→ **GIVEN PASSAGE**
·····
Peter Poeml wrote:
Hello, good afternoon :-)
There are some new ideas and changes about implementation details of the concept of failover [1].
Before, our idea was to modify MediaCurl class [2] to parse a list of mirrors like this [3].
But now, new idea is to use only metalink files ([4] [5]) and don't use anymore this type of mirror lists.
Libzypp could download files using an external program (ej. aria2c [6]) to avoid I am not sure if it is a good idea. This would make sense only if you can reimplement all the progress callbacks, authorization callbacks, error handling and error callbacks MediaCurl right now provides. In libzypp, it seems to be much more complicated.
It is, Media subsystem is not a simple backend. download.opensuse.org is an http only world. Media:: It is an abstraction layer for accesing http, ftp, iso, nfs, harddisks, local filesystem etc. Adding a http header is not even in the API!
Our question is:
How can we easily add a new handler (fetching files with an external program) with as few intrusion into libzypp's media handling as possible?
I would say the best way would be to reimplement MediaHandler just like MediaDISK and MediaCurl do. Then replace the code in MediaManager to use your new MediaHandler for http. However, as I said, you will need to take care of proxy, progress, etc. You may look into MediaCurl for examples on how to report that.
Is there a central place where one could hook into?
It would be great if it is possible to use e.g. aria2c as external downloader, which already implements nearly everything that we need. It meanwhile seems to me that implementing more stuff in libzypp will not only reinvent the wheel in many regards but also increase the media handling's complexity even further.
I also think so. However, it is aria2c a library or just a dummy command line tool?
An underlying assumption that I have is that there always is some kind of package caching directory where files are downloaded (and used later), so it wouldn't matter if the files are put there by libcurl or by the external process. Is this assumption correct?
·····
Short descriptive captions
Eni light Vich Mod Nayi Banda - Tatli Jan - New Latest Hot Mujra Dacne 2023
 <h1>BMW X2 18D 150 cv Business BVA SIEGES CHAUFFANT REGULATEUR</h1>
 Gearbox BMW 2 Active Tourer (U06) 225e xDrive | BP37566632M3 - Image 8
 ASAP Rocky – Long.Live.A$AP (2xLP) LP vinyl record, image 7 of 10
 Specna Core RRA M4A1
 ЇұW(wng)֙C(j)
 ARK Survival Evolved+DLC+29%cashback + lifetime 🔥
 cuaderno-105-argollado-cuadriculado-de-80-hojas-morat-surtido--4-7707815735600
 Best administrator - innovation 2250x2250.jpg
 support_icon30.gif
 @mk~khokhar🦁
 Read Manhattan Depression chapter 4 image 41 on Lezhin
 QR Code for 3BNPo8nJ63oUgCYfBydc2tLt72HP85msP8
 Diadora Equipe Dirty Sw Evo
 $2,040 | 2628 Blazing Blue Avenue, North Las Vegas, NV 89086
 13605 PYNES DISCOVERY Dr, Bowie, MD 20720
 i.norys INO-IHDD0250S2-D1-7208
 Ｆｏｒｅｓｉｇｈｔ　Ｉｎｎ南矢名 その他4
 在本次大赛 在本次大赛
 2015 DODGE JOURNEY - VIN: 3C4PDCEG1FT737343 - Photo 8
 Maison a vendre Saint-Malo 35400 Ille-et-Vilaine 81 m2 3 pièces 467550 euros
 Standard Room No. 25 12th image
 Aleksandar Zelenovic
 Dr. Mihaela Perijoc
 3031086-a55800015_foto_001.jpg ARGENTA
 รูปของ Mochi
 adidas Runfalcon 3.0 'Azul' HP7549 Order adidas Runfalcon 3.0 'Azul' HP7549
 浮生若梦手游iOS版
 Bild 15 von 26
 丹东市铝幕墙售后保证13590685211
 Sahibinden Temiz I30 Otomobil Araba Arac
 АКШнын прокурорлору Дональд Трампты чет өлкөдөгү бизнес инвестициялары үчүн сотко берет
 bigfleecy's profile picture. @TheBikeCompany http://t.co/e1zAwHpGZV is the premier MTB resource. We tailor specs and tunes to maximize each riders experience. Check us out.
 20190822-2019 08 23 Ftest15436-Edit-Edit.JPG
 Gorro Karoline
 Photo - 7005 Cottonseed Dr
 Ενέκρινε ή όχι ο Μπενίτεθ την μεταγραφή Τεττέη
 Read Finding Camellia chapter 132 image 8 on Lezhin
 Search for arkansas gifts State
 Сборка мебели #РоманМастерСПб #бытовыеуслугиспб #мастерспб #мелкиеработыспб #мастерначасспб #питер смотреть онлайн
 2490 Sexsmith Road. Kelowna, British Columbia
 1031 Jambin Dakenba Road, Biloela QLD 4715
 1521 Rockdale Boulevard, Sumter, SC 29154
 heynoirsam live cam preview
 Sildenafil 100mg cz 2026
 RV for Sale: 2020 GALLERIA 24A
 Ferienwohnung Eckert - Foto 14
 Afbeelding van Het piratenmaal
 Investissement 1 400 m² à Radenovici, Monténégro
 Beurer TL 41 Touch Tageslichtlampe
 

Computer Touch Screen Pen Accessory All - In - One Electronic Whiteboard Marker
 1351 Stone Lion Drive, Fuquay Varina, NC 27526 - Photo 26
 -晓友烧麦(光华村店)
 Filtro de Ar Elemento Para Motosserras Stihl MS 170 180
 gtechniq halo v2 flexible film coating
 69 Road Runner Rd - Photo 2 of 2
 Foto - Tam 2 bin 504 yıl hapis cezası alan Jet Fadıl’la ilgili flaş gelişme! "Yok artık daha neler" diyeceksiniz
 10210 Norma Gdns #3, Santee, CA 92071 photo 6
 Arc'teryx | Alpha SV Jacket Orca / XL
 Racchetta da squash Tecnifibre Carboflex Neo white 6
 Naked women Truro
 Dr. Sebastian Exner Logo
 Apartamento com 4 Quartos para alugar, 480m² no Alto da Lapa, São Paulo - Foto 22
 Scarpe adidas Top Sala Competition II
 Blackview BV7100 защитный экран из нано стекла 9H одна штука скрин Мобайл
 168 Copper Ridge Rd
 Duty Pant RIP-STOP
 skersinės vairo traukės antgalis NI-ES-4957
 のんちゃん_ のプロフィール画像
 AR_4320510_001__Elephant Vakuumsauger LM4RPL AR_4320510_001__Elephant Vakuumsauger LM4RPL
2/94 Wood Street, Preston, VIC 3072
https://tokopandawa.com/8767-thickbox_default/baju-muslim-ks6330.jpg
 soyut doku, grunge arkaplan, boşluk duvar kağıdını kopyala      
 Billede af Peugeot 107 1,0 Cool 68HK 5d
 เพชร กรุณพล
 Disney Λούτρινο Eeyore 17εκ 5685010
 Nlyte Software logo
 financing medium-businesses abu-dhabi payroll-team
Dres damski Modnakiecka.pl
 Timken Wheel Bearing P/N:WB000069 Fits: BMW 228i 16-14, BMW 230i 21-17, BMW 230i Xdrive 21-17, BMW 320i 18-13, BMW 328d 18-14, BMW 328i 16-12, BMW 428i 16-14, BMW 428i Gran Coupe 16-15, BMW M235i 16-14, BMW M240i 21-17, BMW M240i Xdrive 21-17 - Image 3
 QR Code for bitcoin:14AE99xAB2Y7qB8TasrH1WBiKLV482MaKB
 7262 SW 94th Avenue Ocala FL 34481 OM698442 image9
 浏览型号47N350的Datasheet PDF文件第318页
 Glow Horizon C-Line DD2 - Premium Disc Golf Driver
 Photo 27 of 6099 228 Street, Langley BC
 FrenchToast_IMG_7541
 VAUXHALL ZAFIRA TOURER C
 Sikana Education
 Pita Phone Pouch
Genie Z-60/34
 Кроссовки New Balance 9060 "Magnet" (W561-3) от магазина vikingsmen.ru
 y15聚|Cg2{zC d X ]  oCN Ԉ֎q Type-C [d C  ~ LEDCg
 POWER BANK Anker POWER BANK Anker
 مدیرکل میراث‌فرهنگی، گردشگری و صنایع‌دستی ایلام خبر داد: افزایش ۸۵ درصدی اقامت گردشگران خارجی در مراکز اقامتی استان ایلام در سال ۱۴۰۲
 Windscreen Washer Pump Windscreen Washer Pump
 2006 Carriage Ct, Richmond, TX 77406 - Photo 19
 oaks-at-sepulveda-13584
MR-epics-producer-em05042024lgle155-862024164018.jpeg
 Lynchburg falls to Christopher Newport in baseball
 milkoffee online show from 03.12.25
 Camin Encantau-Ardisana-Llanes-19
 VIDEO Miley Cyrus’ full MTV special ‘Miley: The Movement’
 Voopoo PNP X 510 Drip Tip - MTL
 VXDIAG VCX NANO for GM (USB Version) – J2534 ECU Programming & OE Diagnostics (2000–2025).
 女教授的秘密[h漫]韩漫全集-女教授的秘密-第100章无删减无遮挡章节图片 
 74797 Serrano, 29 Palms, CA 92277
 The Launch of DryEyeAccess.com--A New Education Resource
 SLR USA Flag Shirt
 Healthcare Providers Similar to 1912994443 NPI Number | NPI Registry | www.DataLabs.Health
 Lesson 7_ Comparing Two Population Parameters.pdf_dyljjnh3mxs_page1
·····
→ **LIST OF TASKS**
A: In the thread on libzypp's media handling, which class does the reply suggest reimplementing, as MediaDISK and MediaCurl do, to add a new handler?
B: Carry on the thread on libzypp's media handling from the point where it stops.
This material is not needed for anything that comes after it.

→ **RESPONSES BY TASK**
A: MediaHandler.

B:
No. There are multiple directories where files are copied once and over (because the layers). Media has always an attach point (MediaManager::localRoot() ) This is passed from the media manager to the specific media handler. Some implementaton omit them, for example, MediaDIR, which handles access to local files, just passes up url_r.getPathName() as the url is always a local path and there is no need to copy. MediaDIR::MediaDIR( const Url & url_r, const Pathname & /*attach_point_hint_r*/ ) : MediaHandler( url_r, url_r.getPathName(), However this directory is only valid for the lifetime of the Media access. Once the media is closed the directory is deleted (not in the MediaDIR case). The caching is handled at a different level. Right now the MediaCurl has support that, if the file it is downloading already exists in its attach point, then the right if-modified-since is used. That works if you download the file twice in the same session. However we don't use this feature, or in other words, usually no files are present when downloading files. In the upper layer, MediaSetAccess handles different Media attachments for one url with different media numbers. And the Fetcher layer manages a queue of requests, taking care that either the complete queue is consistent or not. Fetcher downloads to a tmp directory, and Media too (depending on the handler), then Media files are put into Fetcher's tmp directory. Fetcher takes care to look if there are files with same checksum in other Fetcher caches already. If yes, they get harlinked into Fetcher's tmp directory. At the end, the directories are swaped with the Fetcher target directory (which usually is a repo cache directory), so either the metadata is complete or not, there is no middle point.
Why this change?
- Because we think than we are reinventing the wheel in things like:
* Parse HTTP codes and act according to these. * To choose the fastest mirror.
How to implement?
I think we can do the implementation with some changes:
- Modify media/MediaAccess.cc [7] and check if there are available tools like aria2c in the target system. - If we get a negative response we must use MediaCurl (like now). - If we get a positive response we can use a "new" class called MediaArise (or something like this) which uses aria2c to download files using Medialink from network.
What do you think about this idea? Any comments for this implementation? Dr. Poeml, please, feel free to correct me if there are any error.
Obviously, any suggestion or comment will be more than welcome :-).
Thanks :-)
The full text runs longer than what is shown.